Our method works quite well for examples 1 and 3, but not so much for example 2.
df <- gen.ex(2)
df$Code <- ifelse(df$group=="A", 0, 1)
fit <- lm(Code~x+y, data=df)
df1 <- make.grid(df)
df1$group <- ifelse(predict(fit, df1)<0.5, "A", "B")
do.graph(df, df1)
shows us why: here a linear decision boundary clearly won’t work. So how about a quadratic one?
df$x2 <- df$x^2
df$y2 <- df$y^2
df$xy <- df$x*df$y
fit <- lm(Code~x+y+x2+y2+xy, data=df)
df1 <- make.grid(df)
df1$x2 <- df1$x^2
df1$y2 <- df1$y^2
df1$xy <- df1$x*df1$y
df1$group <- ifelse(predict(fit, df1)<0.5, "A", "B")
do.graph(df, df1)
and that looks much better!
Here is the mcr based on cross-validation:
df <- df[, c(4, 1:2, 5:7)]
out <- rep(0, 10)
for(i in 1:10) {
I <- sample(1:2000, size=400)
fit <- lm(Code~x+y+x2+y2+xy, data=df[-I, ])

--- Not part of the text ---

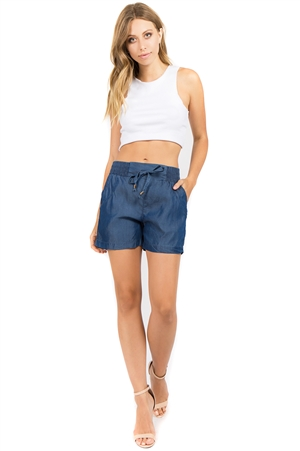 Wholesale Women's Drawstring Denim-Like Tencel Lounge Shorts -NC-5167R-A | NaturalCollectionCorp.Com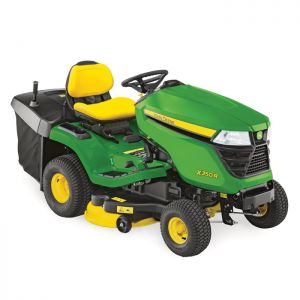 John Deere X350R Rear Discharge Ride-on Mower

pred <- ifelse(predict(fit, df[I, -1])<0.5, "A", "B")
out[i] <- msr(df$Code[I], pred)
}
mean(out)
## [1] 7.67
The two solutions we have discussed above, linear and quadratic regression, are (slight variations of) what Fisher came up with back when he introduced the Iris data set. They are now called
and are implemented in R with
library(MASS)
df <- gen.ex(1)
fit <- lda(df$group~x+y, data=df)
df1 <- make.grid(df)
df1$group <- predict(fit, df1)$class
head(df1)
## x y group
## 1 -2.432248 -1.761245 A
## 2 -2.371442 -1.761245 A
## 3 -2.310637 -1.761245 A
## 4 -2.249831 -1.761245 A
## 5 -2.189026 -1.761245 A
## 6 -2.128220 -1.761245 A
do.graph(df, df1)
df <- gen.ex(3)
fit <- lda(group~x+y, data=df)
df1 <- make.grid(df)
df1$group <- predict(fit, df1)$class
do.graph(df, df1)
for example 2 we should use
df <- gen.ex(2)
fit <- qda(group~x+y, data=df)
df1 <- make.grid(df)
df1$group <- predict(fit, df1)$class
do.graph(df, df1)
Notice a couple of differences between the lm and lda/qda solutions:
in lda/qda we don’t have to do any coding, they accept categorical variables as response.
there is a difference between the lm and the lda/qda solutions of examples 2 and 3. Do you see what it is, and why?